RECORDS PROVIDED START

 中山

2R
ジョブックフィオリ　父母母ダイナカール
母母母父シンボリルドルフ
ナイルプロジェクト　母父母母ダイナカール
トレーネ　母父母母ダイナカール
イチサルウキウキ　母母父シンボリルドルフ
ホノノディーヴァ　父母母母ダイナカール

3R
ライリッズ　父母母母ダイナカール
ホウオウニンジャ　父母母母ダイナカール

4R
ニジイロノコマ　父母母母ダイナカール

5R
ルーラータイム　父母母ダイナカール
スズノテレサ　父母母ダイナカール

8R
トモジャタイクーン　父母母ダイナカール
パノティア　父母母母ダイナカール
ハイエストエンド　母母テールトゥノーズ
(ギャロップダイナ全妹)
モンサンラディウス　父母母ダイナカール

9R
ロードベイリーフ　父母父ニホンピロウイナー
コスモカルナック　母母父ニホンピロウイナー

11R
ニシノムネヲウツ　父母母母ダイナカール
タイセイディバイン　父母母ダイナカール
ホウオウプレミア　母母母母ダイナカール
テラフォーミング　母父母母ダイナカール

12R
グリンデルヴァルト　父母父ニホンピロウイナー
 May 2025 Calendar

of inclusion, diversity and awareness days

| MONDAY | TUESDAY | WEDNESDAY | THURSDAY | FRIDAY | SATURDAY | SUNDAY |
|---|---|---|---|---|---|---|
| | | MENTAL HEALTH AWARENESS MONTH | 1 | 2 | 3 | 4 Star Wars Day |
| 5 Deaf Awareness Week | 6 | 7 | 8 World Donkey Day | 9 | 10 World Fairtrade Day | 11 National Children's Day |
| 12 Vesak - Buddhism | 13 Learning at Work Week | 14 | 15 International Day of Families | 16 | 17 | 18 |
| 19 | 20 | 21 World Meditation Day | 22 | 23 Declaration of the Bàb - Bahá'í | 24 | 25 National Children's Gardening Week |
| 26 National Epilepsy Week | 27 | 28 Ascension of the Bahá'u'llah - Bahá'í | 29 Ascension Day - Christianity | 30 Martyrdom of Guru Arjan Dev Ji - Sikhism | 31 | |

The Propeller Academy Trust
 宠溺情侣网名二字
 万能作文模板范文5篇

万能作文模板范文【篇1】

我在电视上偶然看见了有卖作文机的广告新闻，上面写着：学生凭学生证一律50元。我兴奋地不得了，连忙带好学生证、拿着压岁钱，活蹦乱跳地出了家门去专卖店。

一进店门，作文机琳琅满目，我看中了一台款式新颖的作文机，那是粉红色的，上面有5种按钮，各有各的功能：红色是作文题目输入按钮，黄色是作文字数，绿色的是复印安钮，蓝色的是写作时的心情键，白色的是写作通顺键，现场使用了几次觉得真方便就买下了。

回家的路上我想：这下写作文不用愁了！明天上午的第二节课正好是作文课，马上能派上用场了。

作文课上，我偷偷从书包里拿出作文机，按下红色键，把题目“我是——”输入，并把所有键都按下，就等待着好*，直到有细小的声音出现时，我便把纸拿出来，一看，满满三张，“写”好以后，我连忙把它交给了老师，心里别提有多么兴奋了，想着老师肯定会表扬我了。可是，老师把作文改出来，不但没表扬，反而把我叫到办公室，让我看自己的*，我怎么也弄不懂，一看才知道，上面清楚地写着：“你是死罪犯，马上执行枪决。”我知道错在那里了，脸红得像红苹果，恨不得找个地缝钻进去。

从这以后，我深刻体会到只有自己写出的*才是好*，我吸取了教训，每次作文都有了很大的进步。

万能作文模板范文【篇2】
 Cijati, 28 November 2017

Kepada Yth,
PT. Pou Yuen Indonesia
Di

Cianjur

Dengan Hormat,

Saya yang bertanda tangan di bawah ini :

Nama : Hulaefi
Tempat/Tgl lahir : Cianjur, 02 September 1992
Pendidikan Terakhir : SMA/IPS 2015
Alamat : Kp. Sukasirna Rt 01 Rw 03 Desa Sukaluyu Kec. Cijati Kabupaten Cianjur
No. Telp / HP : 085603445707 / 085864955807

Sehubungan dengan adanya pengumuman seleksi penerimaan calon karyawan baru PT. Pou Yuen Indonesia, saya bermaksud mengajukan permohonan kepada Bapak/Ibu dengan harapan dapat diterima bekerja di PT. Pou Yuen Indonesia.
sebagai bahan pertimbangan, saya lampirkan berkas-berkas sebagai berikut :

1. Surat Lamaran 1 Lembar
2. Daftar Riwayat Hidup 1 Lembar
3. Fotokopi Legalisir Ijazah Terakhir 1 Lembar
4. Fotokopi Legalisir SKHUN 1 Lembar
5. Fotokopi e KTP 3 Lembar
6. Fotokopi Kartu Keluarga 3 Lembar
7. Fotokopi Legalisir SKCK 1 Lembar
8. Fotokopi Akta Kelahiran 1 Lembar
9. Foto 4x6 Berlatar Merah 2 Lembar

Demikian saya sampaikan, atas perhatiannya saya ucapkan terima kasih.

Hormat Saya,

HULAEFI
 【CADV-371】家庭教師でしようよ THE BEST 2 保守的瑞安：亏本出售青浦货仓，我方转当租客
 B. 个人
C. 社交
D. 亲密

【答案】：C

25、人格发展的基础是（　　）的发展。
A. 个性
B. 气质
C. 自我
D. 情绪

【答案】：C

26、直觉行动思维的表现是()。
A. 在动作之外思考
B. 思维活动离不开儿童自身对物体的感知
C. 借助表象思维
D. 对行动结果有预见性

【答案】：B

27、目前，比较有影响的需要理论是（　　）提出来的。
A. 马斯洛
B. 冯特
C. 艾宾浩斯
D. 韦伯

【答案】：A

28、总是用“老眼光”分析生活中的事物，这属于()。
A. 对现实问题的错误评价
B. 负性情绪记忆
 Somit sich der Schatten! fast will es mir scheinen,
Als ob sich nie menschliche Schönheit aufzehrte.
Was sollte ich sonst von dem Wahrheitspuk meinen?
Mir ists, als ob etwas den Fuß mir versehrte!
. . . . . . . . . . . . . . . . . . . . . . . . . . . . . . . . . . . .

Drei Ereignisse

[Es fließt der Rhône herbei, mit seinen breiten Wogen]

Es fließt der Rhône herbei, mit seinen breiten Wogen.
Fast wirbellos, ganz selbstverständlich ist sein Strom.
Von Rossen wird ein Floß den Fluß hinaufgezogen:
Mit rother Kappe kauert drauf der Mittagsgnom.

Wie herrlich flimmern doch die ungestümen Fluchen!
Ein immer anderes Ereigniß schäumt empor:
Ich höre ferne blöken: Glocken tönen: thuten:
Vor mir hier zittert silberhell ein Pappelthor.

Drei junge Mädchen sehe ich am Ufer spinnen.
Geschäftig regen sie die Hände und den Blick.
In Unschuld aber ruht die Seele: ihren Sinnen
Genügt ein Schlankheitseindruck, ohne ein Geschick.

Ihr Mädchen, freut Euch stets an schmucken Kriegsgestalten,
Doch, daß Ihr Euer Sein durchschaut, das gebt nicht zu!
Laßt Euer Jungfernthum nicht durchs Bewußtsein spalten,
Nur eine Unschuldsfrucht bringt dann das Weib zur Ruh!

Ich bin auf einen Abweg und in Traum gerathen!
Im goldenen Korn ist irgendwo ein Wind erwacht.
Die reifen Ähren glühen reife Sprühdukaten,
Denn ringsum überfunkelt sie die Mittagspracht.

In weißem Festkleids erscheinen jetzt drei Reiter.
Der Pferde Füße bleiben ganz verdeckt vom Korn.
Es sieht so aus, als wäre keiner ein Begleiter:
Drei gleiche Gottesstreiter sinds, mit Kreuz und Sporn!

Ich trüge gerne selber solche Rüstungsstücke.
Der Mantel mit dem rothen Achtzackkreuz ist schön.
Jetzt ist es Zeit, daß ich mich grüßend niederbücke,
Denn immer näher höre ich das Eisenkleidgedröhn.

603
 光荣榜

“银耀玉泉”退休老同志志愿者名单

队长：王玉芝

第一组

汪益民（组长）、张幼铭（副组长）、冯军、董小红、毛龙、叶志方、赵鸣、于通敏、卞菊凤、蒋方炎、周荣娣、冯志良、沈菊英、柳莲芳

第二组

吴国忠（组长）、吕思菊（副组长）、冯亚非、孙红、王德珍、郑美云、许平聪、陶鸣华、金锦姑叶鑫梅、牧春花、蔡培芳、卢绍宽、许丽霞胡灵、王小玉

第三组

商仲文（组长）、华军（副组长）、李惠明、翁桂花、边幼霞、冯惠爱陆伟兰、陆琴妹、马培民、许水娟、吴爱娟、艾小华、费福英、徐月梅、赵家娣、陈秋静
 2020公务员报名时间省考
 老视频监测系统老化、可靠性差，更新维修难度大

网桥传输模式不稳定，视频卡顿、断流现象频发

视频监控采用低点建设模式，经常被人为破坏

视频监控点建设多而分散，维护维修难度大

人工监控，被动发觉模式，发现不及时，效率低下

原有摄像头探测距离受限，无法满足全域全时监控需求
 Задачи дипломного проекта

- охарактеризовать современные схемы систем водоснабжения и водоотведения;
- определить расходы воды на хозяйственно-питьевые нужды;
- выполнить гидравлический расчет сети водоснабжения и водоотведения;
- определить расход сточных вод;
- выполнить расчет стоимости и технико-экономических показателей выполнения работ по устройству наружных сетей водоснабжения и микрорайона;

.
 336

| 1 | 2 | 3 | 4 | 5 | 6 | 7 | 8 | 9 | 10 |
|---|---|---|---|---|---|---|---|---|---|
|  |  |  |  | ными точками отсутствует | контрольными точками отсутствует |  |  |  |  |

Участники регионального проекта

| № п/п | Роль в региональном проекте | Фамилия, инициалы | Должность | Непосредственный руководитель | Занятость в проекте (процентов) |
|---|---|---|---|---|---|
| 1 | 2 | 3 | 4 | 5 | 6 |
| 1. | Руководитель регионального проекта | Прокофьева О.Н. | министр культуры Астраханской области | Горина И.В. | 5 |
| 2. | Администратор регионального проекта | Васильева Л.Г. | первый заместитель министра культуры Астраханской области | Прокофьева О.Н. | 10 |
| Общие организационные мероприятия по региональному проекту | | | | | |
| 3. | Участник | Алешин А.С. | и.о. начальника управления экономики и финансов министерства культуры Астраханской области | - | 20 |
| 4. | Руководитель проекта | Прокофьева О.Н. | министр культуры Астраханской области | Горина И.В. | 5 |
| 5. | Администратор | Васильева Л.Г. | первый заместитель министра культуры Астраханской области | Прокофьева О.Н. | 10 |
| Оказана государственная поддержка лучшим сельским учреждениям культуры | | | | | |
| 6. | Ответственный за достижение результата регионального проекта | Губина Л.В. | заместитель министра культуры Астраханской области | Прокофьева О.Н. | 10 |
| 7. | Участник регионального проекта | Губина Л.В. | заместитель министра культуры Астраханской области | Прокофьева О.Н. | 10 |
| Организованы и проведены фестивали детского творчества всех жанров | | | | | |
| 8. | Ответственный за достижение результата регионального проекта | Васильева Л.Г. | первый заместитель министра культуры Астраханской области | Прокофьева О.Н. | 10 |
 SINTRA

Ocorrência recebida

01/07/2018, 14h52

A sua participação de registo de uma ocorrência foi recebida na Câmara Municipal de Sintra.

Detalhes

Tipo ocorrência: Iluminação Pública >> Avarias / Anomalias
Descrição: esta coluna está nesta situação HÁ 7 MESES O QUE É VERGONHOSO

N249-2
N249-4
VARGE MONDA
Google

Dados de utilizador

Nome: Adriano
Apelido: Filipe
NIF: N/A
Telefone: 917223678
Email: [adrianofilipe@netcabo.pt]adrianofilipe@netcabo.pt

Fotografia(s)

RECORDS PROVIDED END

** WHAT YOU HAVE TO DO **
Look over the material above and show each line where "Ответственный" appears.

** SOLUTION TO THE PROBLEM **
| 6. | Ответственный за достижение результата регионального проекта | Губина Л.В. | заместитель министра культуры Астраханской области | Прокофьева О.Н. | 10 |
| 8. | Ответственный за достижение результата регионального проекта | Васильева Л.Г. | первый заместитель министра культуры Астраханской области | Прокофьева О.Н. | 10 |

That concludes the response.